> TEXT

The redevelopment of the industrial high-rise is the first time that the Tanzanian born, London-raised world-renowned architect has undertaken a project in southern Africa. His firm, Adjaye Associates, has previously done work on the Peace Center in Oslo, the Moscow School of Management, the Msheireb Downtown district in Doha and the National Museum of African American History and Culture in Washington, D.C
Gut reaction: This is like watching a bullet coming towards my head in slow motion. The irony is like a ball of frustrated resignation in the pit of my stomach, a similar feeling aroused by ‘ghost squads’ of plainclothes police cruising along Siemert Street pointing automatic rifles out of the open doors of police minibuses at the window washers at intersections. Incidentally, this is the location of the soon-to-be-transformed 17-storey building. At times, the latent trauma of ‘revitalization’ feels like what I imagine a crime novel by Samuel Beckett to be: a surreal, felonious theatre of the absurd centered around questions of economic development, social justice, who-is-most-to-blame and of course, WTF to propose as a solution to human beings trapped in an incomprehensible world subject to any occurrence (like property developers playing Monopoly with homes).
Second reaction after rant against God in the style of Frank Gallagher shouting at the sky: But actually, my Dad is probably going to tell me about this, surreptitiously imploring me to think it’s cool to look at buying one of these properties. He will sell me dreams of Hallmark House’s gym, onsite spa, café, swimming pool and outdoor cinema (part of the Bioscope brand of cinema currently running in Maboneng.) My Mom will chime in: “Units are already on sale from R495 000 (premium apartments are expected to sell for about R2 million) which could totally be an investment for you. Did you watch the budget speech? Do you know the new housing rates eliminate transfer duty on properties below R750 000?”
And part of me will get excited thinking about a rooftop balcony with plants and Smack! microbrewery and Firebird roaster (confirmed tenants in the building, I don’t know what they are but I imagine they are craftily delicious). My imagination carried me away to a fantastical world reminiscent of the Sims-style rendering of the building plans, the kind of place where I can solve all my problems like white women in a romantic movies, by eating a giant tub of ice-cream or drinking tea by the window while wearing an oversized sweater (visual image courtesy of @fastingcannibal).
BUT! What about the people?! How do I upgrade my lifestyle to that dream world, while my neighbors set theirs on fire? Jonothan Liebemann, CEO of Propertuity, which is behind the Maboneng developments, put it best: “Property is a high-impact industry, it changes people’s lifestyles. At Propertuity we approach this industry with ideas that people say are impossible, that are crazy and won’t work.”
It is certainly a crazy idea for me to lament ethical consternation about buying into gentrification to my parents, because they want me to make the most of the opportunities on hand, especially ones they weren’t allowed. It didn’t work when I quoted a previous AIAC article: “But guyssss, the intersection between the individual and the city presented by the Maboneng ‘regeneration project’ (gentrification is too suitable and honest a word)… is a strictly curated experience that takes place along clearly delineated class lines. Class lines that keep some in and most others out.” My folks be like: GET IN THERE!

> SUPPLIED MATERIAL

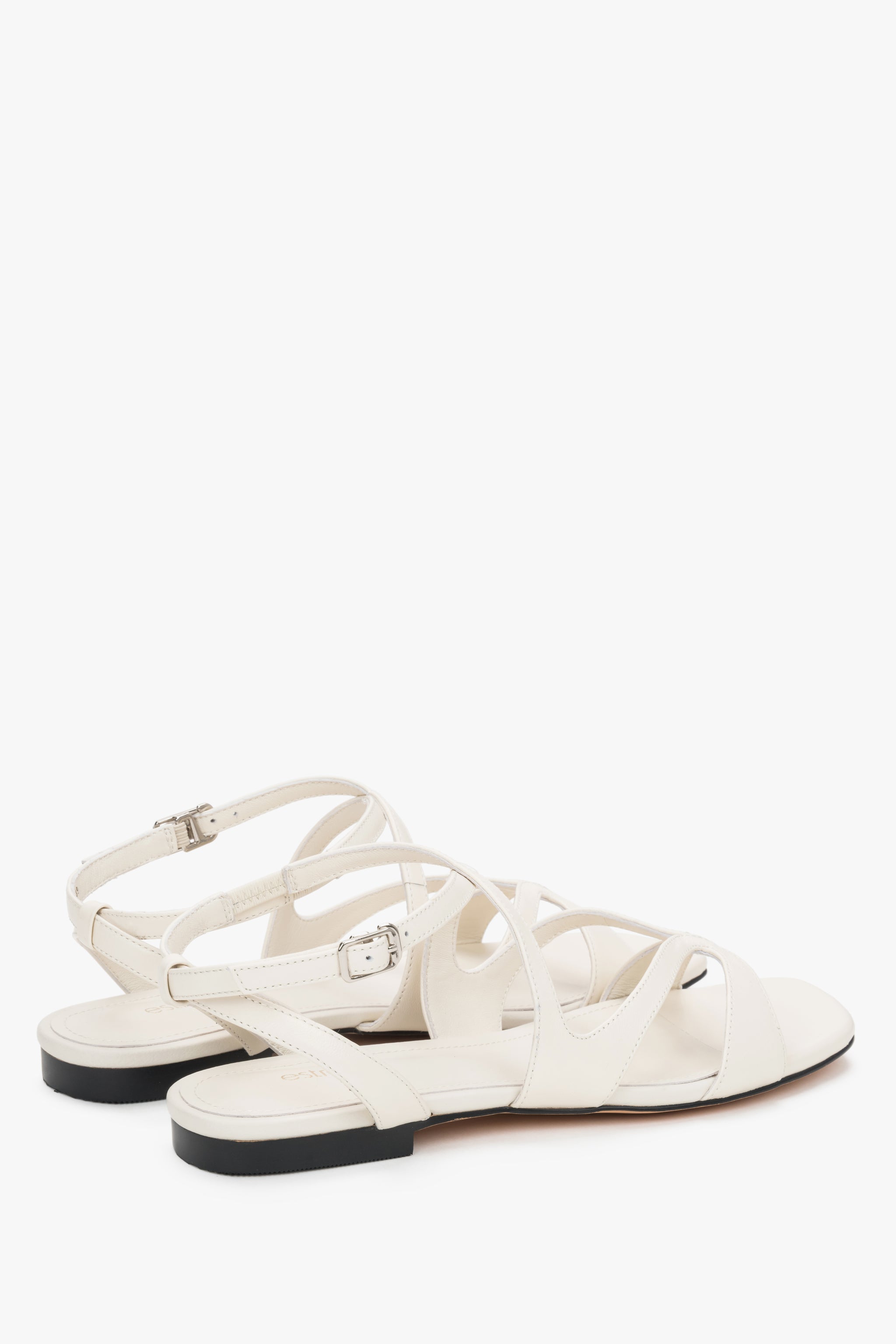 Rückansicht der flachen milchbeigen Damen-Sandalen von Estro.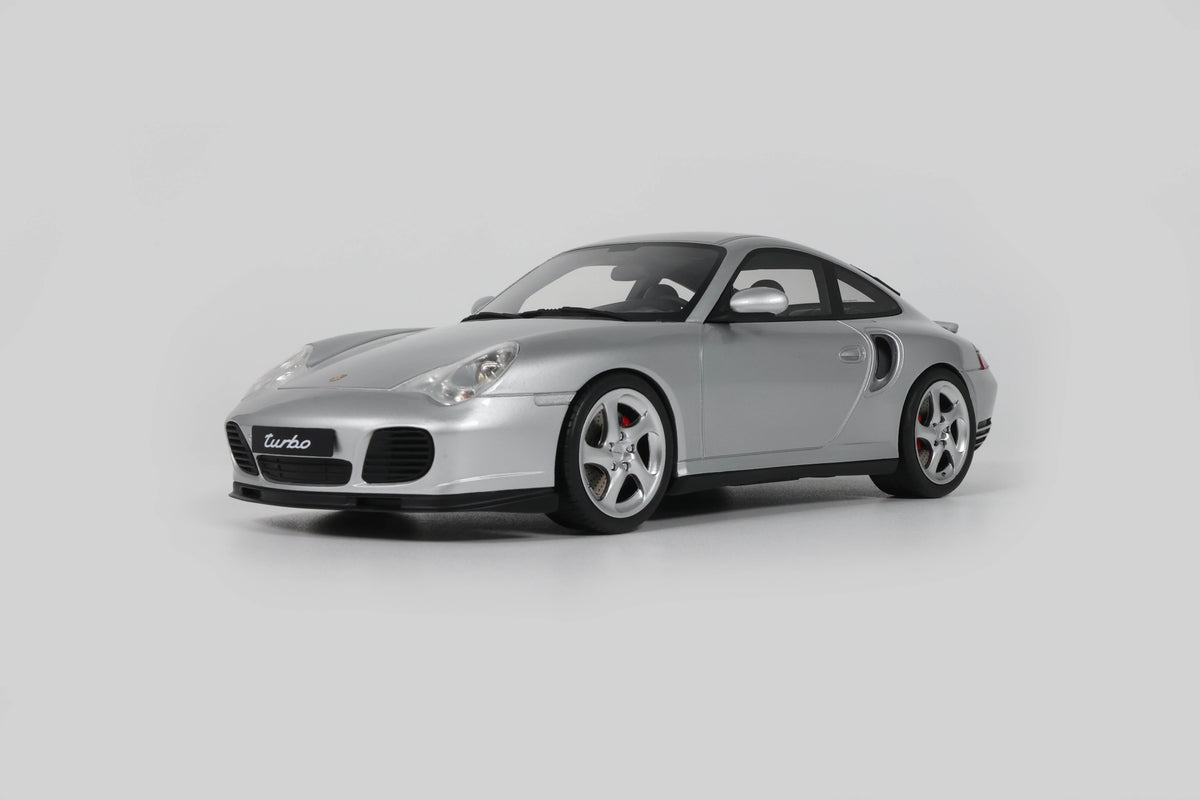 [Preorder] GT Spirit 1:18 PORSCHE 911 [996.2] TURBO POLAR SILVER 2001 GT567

> LIST OF TASKS
• A. List the earlier projects of Adjaye Associates that the Hallmark House piece names.
• B. Name the company the Hallmark House piece says is behind the Maboneng developments.
The listing has no role in this work.

> SOLUTION SET
• A.
- The Peace Center in Oslo
- The Moscow School of Management
- The Msheireb Downtown district in Doha
- The National Museum of African American History and Culture in Washington, D.C.

• B. Propertuity